“He’s an architect. Designing projects, putting in planning applications and tenders, making maquettes. He’s very busy.” She said it in a tone that managed to be simultaneously proud and sardonic, but Nora thought she detected a hint of barely concealed resentment. She—long neglected by a husband whose professional activities left him no time for a mistress—couldn’t help feeling sorry for Tiphaine. No one can fight a partner’s passion for their vocation. She didn’t think Gérard had ever cheated on her, but the upshot was much the same.
Nora was tempted to try to broach the subject with a conspiratorial remark or a knowing quip. But she refrained; she’d already had quite enough experience with her own marital problems to get involved with someone else’s.
Tiphaine used a match to finish tamping down the mixture of tobacco and cannabis and lit the joint. She took a deep puff and then passed it to Mathilde, who grabbed it enthusiastically.
“To your new job, babe,” she said to Nora as she inhaled the fragrant smoke.
“You’ve found a job?” asked Tiphaine.
“I’m starting as a kindergarten assistant next week at Colibris.”

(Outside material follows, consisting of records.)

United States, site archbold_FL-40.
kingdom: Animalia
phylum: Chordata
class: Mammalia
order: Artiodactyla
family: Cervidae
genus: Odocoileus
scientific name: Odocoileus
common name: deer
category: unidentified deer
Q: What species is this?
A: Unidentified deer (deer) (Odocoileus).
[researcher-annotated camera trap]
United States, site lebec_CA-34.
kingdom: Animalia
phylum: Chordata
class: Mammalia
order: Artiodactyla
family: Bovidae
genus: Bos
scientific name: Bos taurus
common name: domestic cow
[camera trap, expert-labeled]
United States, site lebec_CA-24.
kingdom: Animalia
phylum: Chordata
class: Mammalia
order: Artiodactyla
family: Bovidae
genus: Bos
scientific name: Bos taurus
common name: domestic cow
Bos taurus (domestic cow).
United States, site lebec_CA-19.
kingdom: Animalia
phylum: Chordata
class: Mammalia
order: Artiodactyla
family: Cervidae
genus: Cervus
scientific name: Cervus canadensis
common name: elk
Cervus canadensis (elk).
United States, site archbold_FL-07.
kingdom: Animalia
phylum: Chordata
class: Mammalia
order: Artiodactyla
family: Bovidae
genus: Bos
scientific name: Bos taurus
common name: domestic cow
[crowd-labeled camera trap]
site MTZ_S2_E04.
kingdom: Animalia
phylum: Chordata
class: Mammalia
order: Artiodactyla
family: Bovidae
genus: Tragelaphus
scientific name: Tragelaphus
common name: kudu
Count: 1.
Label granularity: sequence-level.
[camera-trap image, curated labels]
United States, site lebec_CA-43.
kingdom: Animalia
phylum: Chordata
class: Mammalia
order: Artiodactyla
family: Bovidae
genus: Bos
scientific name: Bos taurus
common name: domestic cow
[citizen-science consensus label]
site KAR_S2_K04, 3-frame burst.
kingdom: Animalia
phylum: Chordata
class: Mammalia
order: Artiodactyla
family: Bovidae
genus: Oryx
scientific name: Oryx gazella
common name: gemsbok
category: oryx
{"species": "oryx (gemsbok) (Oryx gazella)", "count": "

“Oh! That’s where my son went. He liked it there, except for the beds at naptime. They were just metal posts with heavy canvas slung between them. He hated those,” Tiphaine chuckled.
“Maybe I should ask him to tell me about everything that needs to be improved. I need to make myself indispensable.”
Tiphaine froze, then threw Nora a horrified glance. As a newcomer to the neighborhood, Nora was unaware of the tragedy that had shattered their lives eight years earlier. This was the first time in a long while that Tiphaine was just a woman chatting away like any other, no longer a mother indelibly branded with the mark of calamity. For that was what she had become: when she walked down the street conversation died away, eyes were lowered, smiles tightened. She was the person whose life had fallen to pieces and could never be fixed. She was the person people snuck sidelong glances at and pitied behind her back. Tiphaine had grown accustomed to it, and in truth, she didn’t care. After the horror she’d been through she had no time for petty grievances. But what broke her heart was that people didn’t think of her as the entirely innocent victim of a fate as cruel as it was unjust. She was somehow responsible for her misfortune. Guilty of negligence. Involuntarily accountable.
It was a life sentence.
Disoriented, Tiphaine stared at Nora for a moment, then seemed to waken from a daze, as if she were shaking off a malevolent curse.
“Maybe,” she said, sounding quite jaunty. “I am sure he’d have plenty of ideas for you.”
And then suddenly, as if her defensive levee, under strain for so long, was cracking, because it was so lovely to be a mother like any other, to be allowed to enjoy the normality of a perfectly ordinary moment—and probably also because she was stoned—Tiphaine began to talk about her son.
Her boy.
Her little boy whom the awkward teen years were transforming into a man. A beanpole now, no more than a vague memory of the chubby baby, the cuddly toddler, the sunny child he’d once been.
Chapter 8
When Gérard brought Inès and Nassim home the following Sunday, he seemed in better spirits than usual. He actually bothered to get out of the car and show up with the children on the doorstep, which demonstrated, if not a conciliatory intent, at least a willingness to communicate.
Nora was taken aback at first, but she quickly recovered and gave him a welcoming smile. She hugged her children to her, showered them with kisses, her face radiating joy at seeing them again. Then she turned to Gérard and suggested he come in for a few minutes. He hesitated briefly, before declining the invitation with long-suffering courtesy.
“Come on, don’t make me beg,” insisted Nora. “If you’ve gotten out of the car, it wasn’t to stand here on the doorstep.” Gérard gave a half smile, then eventually nodded. Nora took a step back to let him into the house.
Once inside, they had to contend with the awkwardness of being in each other’s presence. It was the first time they had seen each other since Nora’s move. Until now she had only glimpsed him through the windows of his car, and he had never given her so much as a nod or a smile.
“Would you like coffee?”
“A quick one.”
“Are you in a hurry?”
“I don’t want to disturb you.”
“You’re not disturbing me.”
She led him to the kitchen, invited him to sit down, and began preparing the coffee.
“It’s rather nice here,” Gérard remarked, looking around.
“Thank you.”
Silence. The kind that’s broken only by some trite observation uttered in a deceptively upbeat tone of voice.
“What’s the landlord like?” Gérard asked.